Saturday, November 18, 2017

Writing Young Adult Historical Novels



On Tuesday November 14, 2017, I gave a talk to the National Capital Branch of the Canadian Authors Association on writing young adult historical novels. It is always fun to talk to a group of peer professionals who grapple with the same concerns as I do.

Below is a summary of what I had to say.

My three novels with young adults as protagonists are The Secret of White Birch Road; The Songcatcher and Me; and Grace and the Secret Vault. Since they have young adult protagonists they are young adult novels, but they are of interest to grown-ups as well. Increasingly, adults are reading teen novels, perhaps because teen fiction is less experimental than some literary fiction, and because modern teen novels deal with mature themes.

Each novel required different levels of research. The Secret of White Birch Road, set in 1952, required verification of historic details; the internet came in handy. The same was so for The Songcatcher and Me, which also involved research into folk song collecting and into the real-life Canadian folklorist Edith Fowke.  Grace and the Secret Vault, which is about a real person and an historic event, is the sort of novel that requires a lot of library and archival research. The novel centres on Grace Woodsworth (later Grace MacInnis) at age thirteen, and the historic event is the Winnipeg General Strike of 1919, in which her father, J.S. Woodsworth, was involved.

Actually I'd done a great deal of the research already, for the biography Grace MacInnis: A Woman to Remember, by myself and the late E. Joy Trott. (This biography is now out of print, though available through libraries.) In writing Grace and the Secret Vault, which is fiction, I refreshed my memory by reading Woodsworth biographies and memoirs and works on the Winnipeg General Strike, as well as looking at J.S. Woodsworth papers on microfilm at Library and Archives Canada.

Grace and the Secret Vault is a coming of age story in which a girl becomes politically aware and comes to understand her parents better. In writing it, I used real-life family incidents and also created some fictitious scenes, all of which furthered my theme, which was the serious effects of World War I on Canada.

If you are writing historical fiction, rather than biography, it is permissible to make up characters and scenes to further your plot and theme, provided that you stay true to the characters' personalities and relationships.

As for advice to aspiring authors of young adult historical novels, I have a few recommendations:

. Check to see if there are other works of fiction on your subject, and if so, read them to see other authors' approaches so that you can plan something unique.

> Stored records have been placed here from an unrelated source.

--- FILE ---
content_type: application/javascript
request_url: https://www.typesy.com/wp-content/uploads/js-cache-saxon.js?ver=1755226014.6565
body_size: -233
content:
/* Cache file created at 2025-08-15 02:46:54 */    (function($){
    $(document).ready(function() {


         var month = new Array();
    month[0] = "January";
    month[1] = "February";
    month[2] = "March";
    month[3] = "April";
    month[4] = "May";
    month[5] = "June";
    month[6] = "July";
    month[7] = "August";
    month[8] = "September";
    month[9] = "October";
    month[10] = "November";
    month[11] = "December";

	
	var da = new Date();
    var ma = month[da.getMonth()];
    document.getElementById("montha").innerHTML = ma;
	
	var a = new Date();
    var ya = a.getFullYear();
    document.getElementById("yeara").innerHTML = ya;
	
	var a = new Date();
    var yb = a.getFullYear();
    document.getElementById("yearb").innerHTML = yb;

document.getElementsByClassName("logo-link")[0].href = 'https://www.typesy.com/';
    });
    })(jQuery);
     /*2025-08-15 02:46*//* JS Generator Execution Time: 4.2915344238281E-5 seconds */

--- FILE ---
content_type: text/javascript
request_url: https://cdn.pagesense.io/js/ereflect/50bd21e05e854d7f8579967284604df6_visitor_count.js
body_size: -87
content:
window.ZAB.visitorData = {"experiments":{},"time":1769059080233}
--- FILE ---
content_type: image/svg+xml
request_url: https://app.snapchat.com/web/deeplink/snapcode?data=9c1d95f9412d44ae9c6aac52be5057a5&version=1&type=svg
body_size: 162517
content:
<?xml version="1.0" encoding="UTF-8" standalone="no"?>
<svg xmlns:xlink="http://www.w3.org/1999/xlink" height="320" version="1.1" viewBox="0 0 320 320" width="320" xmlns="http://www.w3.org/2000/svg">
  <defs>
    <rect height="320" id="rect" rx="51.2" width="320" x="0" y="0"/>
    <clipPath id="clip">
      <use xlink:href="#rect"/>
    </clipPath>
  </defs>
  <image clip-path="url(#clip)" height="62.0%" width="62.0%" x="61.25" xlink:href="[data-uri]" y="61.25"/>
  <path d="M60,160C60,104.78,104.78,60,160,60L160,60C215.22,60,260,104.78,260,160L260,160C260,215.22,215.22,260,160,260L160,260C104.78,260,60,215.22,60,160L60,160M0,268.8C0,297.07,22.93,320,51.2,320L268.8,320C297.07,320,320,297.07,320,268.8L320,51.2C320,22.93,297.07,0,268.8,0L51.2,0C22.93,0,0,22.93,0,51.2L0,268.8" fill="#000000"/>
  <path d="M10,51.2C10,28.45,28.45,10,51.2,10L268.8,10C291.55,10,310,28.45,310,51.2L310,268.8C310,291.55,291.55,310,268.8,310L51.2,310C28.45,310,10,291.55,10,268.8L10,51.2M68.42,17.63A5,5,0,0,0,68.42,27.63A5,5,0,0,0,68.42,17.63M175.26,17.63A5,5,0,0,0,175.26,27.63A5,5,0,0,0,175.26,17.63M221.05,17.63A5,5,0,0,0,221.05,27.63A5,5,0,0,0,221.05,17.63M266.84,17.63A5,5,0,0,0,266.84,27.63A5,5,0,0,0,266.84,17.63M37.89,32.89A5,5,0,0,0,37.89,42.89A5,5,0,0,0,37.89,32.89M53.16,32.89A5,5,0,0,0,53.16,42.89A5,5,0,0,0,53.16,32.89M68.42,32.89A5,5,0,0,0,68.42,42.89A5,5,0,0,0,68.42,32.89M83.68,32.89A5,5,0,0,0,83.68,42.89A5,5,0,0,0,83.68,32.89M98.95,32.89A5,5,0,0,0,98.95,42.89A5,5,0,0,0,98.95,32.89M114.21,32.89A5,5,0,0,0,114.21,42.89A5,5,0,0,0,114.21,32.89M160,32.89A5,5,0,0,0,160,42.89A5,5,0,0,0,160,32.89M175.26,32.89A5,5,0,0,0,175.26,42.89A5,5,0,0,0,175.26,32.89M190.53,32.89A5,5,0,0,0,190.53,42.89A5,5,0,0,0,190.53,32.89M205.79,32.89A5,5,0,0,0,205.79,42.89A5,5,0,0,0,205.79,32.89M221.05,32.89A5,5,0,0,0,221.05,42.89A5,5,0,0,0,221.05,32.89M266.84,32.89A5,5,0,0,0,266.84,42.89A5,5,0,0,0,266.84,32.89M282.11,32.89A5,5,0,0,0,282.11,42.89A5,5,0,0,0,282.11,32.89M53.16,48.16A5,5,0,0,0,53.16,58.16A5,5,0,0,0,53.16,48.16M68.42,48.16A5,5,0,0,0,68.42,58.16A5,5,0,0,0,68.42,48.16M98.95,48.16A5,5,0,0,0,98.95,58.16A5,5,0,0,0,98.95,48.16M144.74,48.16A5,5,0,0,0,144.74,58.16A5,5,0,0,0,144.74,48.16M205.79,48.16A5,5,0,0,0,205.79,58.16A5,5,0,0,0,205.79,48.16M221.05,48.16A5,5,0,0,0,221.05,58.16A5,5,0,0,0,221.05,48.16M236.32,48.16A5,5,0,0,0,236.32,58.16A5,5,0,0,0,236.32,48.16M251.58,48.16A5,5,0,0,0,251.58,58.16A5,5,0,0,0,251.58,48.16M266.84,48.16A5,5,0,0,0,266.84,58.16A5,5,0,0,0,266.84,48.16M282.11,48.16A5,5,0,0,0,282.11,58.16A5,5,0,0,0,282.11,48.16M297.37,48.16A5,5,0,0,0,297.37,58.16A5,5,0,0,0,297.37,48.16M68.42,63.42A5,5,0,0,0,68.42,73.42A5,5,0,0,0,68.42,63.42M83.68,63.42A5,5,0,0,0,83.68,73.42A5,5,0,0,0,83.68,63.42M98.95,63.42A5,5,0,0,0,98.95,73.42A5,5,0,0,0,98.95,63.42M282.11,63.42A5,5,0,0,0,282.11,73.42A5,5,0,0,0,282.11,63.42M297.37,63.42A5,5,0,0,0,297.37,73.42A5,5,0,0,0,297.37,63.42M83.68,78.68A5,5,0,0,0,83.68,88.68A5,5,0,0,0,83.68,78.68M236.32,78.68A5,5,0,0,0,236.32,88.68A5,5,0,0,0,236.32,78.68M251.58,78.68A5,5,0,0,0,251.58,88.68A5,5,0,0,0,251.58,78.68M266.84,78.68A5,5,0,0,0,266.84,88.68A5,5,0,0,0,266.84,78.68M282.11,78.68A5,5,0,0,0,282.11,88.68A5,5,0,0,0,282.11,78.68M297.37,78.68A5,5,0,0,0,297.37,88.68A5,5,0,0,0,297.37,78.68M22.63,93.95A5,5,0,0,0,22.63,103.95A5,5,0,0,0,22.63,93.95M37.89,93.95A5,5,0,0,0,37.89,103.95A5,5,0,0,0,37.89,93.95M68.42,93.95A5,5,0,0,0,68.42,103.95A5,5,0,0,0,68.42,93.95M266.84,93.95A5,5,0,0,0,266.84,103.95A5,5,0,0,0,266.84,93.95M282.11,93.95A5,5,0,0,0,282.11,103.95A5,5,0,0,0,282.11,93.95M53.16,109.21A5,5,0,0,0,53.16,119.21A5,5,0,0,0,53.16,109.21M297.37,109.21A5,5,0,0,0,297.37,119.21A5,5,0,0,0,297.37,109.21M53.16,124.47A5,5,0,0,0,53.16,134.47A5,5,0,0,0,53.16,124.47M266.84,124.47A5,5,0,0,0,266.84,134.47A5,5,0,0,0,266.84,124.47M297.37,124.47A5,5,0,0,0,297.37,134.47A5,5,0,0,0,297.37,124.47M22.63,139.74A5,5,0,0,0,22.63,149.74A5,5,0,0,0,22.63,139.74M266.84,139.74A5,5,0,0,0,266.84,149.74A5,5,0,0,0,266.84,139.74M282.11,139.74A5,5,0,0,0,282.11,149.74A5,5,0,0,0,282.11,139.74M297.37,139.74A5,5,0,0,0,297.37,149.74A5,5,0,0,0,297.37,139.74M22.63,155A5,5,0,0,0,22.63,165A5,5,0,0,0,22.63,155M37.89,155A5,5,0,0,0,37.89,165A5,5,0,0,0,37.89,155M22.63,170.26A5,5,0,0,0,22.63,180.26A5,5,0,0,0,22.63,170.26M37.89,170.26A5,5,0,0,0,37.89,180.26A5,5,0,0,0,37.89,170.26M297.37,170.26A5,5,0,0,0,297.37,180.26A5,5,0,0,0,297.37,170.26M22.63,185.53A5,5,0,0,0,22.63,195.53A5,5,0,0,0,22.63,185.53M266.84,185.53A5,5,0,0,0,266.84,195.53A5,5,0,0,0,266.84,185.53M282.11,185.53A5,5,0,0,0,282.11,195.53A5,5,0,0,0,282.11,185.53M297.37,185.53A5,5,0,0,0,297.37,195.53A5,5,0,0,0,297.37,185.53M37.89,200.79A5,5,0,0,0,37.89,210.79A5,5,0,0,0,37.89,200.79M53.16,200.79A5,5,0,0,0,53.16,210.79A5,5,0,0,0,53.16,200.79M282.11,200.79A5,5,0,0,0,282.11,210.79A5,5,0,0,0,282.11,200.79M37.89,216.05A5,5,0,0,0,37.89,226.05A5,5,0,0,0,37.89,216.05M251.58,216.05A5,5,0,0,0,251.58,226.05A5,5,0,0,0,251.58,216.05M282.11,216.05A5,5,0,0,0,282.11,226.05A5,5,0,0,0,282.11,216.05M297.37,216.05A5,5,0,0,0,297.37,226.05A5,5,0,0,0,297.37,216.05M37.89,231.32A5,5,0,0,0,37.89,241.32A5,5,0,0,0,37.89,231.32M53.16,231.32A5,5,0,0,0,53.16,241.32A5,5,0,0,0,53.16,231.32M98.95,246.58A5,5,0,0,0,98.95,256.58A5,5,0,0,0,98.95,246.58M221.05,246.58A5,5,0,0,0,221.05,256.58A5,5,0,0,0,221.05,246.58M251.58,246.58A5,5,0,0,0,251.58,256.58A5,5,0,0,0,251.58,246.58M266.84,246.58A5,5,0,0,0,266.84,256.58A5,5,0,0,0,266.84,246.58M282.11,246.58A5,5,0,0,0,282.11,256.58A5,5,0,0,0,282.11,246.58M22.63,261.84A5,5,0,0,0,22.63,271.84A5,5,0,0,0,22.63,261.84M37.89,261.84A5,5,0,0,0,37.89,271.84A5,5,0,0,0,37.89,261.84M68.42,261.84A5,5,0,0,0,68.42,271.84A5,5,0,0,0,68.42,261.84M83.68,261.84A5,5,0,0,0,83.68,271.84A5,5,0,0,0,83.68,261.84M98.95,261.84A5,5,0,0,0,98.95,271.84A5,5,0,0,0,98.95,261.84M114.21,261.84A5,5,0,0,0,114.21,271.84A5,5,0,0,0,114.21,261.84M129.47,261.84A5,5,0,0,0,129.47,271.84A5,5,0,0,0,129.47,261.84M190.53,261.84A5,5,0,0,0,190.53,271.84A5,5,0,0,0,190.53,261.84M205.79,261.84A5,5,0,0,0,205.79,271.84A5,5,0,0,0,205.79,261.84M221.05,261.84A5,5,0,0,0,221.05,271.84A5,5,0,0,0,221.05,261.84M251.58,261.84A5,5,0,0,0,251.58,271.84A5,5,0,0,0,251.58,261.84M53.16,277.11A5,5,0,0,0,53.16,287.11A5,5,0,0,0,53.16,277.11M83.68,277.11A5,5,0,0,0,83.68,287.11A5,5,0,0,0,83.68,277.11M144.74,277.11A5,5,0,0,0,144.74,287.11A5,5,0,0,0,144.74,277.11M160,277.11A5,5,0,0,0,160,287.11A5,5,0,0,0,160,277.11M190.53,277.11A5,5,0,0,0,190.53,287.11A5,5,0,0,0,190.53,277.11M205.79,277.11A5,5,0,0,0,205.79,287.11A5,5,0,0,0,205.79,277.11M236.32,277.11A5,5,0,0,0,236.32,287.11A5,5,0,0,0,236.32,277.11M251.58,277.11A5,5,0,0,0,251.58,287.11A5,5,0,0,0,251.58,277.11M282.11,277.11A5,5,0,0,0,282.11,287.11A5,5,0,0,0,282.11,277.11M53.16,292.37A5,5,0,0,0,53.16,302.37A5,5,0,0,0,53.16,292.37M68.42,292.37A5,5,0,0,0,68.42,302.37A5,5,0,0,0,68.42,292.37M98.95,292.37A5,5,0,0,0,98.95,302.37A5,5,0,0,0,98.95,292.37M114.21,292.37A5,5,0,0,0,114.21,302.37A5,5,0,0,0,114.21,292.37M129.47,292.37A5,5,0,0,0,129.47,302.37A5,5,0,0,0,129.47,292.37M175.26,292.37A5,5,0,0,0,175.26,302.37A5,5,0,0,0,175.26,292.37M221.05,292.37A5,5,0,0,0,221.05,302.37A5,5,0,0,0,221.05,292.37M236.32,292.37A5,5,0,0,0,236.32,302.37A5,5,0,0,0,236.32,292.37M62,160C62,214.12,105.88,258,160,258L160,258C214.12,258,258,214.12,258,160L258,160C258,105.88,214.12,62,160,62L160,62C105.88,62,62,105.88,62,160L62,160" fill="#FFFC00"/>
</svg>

. Read histories and biographies from the period.

. If location is important to your story, try to visit the place.

. If descendants of your central character are still living, contact them and get their help and cooperation.

. Avoid information dumps: passages of historical information that halt the flow of the story and turn it into a history lesson. This can be done in two ways: by providing a summary of the historical event at the beginning, and/or by feeding in information as you go along, through what your characters experience, overhear or discuss.
You can do this by selecting and dramatizing real life incidents that show the temper of the times; through the use of fictional characters in imagined scenes that reveal the historical events of the era, and through a knowledgeable character who will discuss then-current events with the protagonist, and at the same time, with the reader.

. Avoid using present-day terms that your characters would not have used. Some authors choose present-day words and expressions over those authentic to the era, for fear that their readers won't otherwise understand what they mean.

I have a preference for authentic terminology: for instance, I would say "shell shock" rather than "post-traumatic stress disorder"; "consumption" rather than "tuberculosis"' "melancholy", rather than "depression" - depending on what the common use was at the particular time in the past. I might even use Victorian circumlocutions for "pregnant", like "in a delicate condition"; "in the family way"; or "with child".

My audience pointed out the value of providing a glossary in some instances.
I told them that if they decide to write historical novels, I hope they will enjoy their subjects' company as much as I have enjoyed Grace's.